Mesarovic et. al. are discussing complex biological systems in general.  My proposal is that we humans are complex biological systems par excellence, but that in our Western culture, we’ve learned to view our pfc’s function as controlling rather than coordinating this system.  When I describe moving towards a “democracy of consciousness,” I’m talking about learning how to devolve power back to those other aspects of our being, and develop our pfc’s faculties for coordination rather than control.

Does the conductor coordinate or control the orchestra?

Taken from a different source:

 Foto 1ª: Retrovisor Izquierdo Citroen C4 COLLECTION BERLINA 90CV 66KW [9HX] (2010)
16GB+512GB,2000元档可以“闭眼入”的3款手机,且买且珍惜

One of my favorite metaphors on this subject is that of music.  I’m going to propose in this blog that music offers a more powerful metaphor for how our minds really work than the common cliché of “brain as computer”.  Think of the conductor of an orchestra… what’s he doing?  Controlling or coordinating?  Or a mixture of both?  How does an improvisational jazz band keep it together?  Who’s in charge?

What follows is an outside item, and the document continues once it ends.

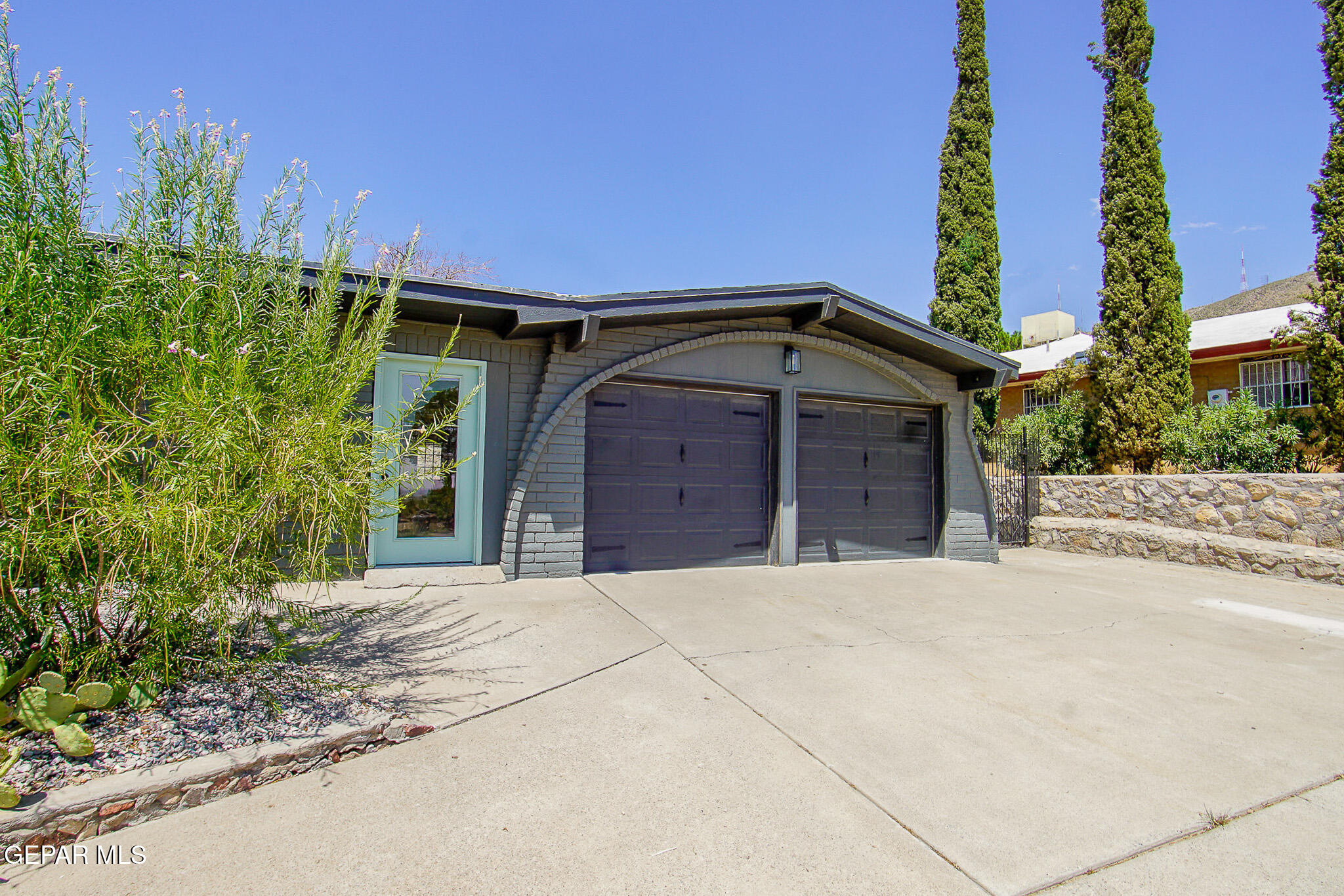Residential Lease in El Paso 5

It might not seem like a big change, but this shift in our awareness that I’m proposing involves a fundamental restructuring of our sense of ourselves and our values.  And, ultimately, I believe this is what’s necessary if our global society is going to truly resolve the great imbalances of today’s world, manifested in global climate change and the greatest extinction of species in 65 million years.

Here are some of the topics this blog will touch on, all of them interrelated.  I’ll add links to the topics below as I publish posts on each particular subject:

  • How current approaches to self-organization add to our understanding of evolution, challenging the old reductionist “modern synthesis” developed in the early 20th century.
  • How Chinese traditions of the Tao and Neo-Confucianism can help illuminate modern theories of self-organization and evolution (this is where we’ll come across the “li” in the title of this blog)
  • How Buddhist approaches to consciousness can help us transcend the pfc’s metaphor of the self.
  • How neuroscience sheds light on the power of meditation to help us towards a democracy of consciousness.
  • How “animate intelligence” contrasts with our more conventional understanding of “conceptual” intelligence.
  • How we can reharmonize our own animate and conceptual consciousness, and in doing so, play our part in re-balancing the human impact on the environment.
  • How all these findings can lead to a new set of global values for the 21st century.

Enjoy the journey!  And please share your comments whenever you feel you have something to say.

[1] Quoted by Orians, G. H. (2008). “Nature & human nature.” Dædalus(Spring 2008), 39-48.

[2] Cited by Dawkins, R. (2006). The Selfish Gene, New York: Oxford University Press, p. xiii

[3] Mesarovic, M. D., Sreenath, S. N., and Keene, J. D. (2004). “Search for organising principles: understanding in systems biology.” Systems Biology, 1(June 2004), 19-27.